The war has a slow ferocity, as we saw for ourselves when we travelled further north into southern Shan state, towards the town of Hsihseng. Near there, a counter-offensive was underway as the military tried to capture the route to Loikaw, the state capital, which also remains contested.
It is not their state, but the KNDF is in the lead under the command of a fighter called Darthawr. He, like many of his men, has been injured in previous attacks and a dark red scar peeks out from under the arm of his T-shirt.
“Defending this place for us is like defending our home,” he tells me. He is in shorts and flip flops and neither he nor his men have body armour. Nor do we.
As we stand on a low hilltop by a banana grove, he points out the military’s positions, 1.5km (0.9 miles) away. Shells begin landing nearby and there is a scramble to some shallow trenches. The shells, likely mortars, keep coming in, getting closer. A sustained exchange of automatic gunfire can be heard at close range - it sounds like the soldiers are far closer than previously thought.
It quickly becomes apparent that a group of soldiers is making its way through a minefield to our position. We leave, driving at speed as the shelling continues, a mortar striking the road directly ahead of the vehicles.
“Their troops got injured, and that’s why they are randomly shooting everywhere,” Darthawr explained.
The last time I saw the troops, they were training with bamboo rifles. Now they have the real thing.
Their commander, Maui tells me that there isn’t much time for training. “Our strategy is like, we organised one month training, intensive training, then we go to fight.”
As the ceremony ends the mood is wild. A young rapper, MC Kayar Lay, who also graduated that day sends the fresh recruits into a frenzy of dancing and celebration.
It is difficult to predict where the uprising will lead. For both sides, this is an existential war and one increasingly marked by bloodshed and bitterness. There appears to be no going back.

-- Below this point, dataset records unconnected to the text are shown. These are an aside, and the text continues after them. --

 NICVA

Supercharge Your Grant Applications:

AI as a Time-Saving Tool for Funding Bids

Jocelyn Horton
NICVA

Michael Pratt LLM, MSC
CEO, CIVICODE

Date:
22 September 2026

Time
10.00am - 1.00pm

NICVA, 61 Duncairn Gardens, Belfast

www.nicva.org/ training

After three and a half weeks, we were back in Hpasang. The army base, which had been about to be stormed by the resistance when I left, remained standing.
The military had tried to send in reinforcements - some 100 men - but in a battle with the insurgents, 57 were captured, the rest fled or were killed.
The army failed to resupply the base but the encounter with the opposition forces had another consequence. It meant armed revolutionaries' ammunition was depleted - and they no longer were able mount an attack on the outpost.
The day before we arrived, army war planes had bombed the hilltop overlooking Hpasang, killing three of the young fighters we had met earlier, and injuring 10.
Before, there had been music and singing from their positions on the banks of the wide Salween River, an almost relaxed willingness to wait out their enemy.
But now the mood had darkened - more appeals for surrender seemed unlikely. It would now be a battle to the death.